• [MATERIAL SUPPLIED]

BEGIN

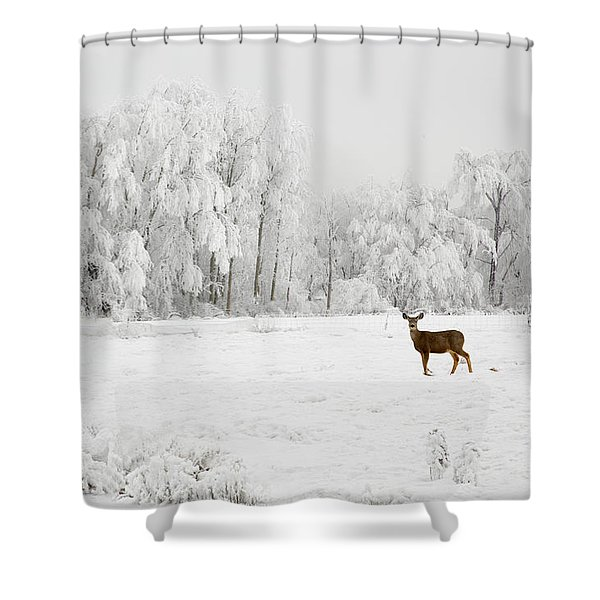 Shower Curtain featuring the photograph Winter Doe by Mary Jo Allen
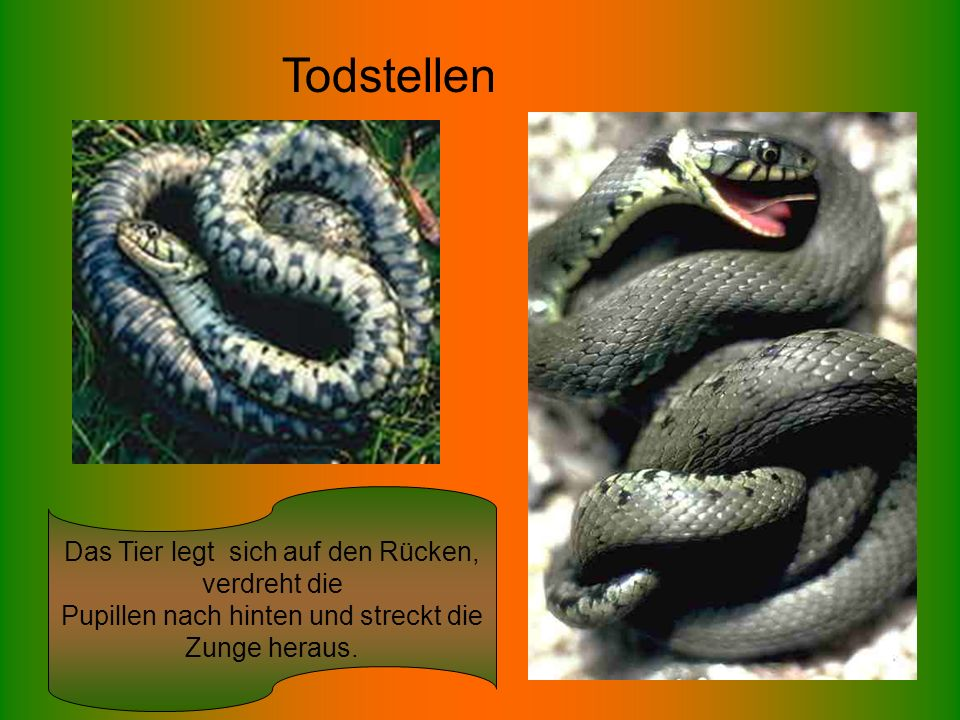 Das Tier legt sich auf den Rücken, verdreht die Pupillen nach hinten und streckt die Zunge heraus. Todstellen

END
BEGIN

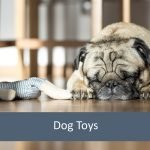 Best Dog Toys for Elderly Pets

END

• [THE PROBLEM] Your reply should hold nothing but the lines above, from the one containing "Shower Curtain featuring" to the one containing "Das Tier legt", reproduced exactly minus the pictures.

• [ANSWER TO THIS EXERCISE]
 Shower Curtain featuring the photograph Winter Doe by Mary Jo Allen
 Das Tier legt sich auf den Rücken, verdreht die Pupillen nach hinten und streckt die Zunge heraus. Todstellen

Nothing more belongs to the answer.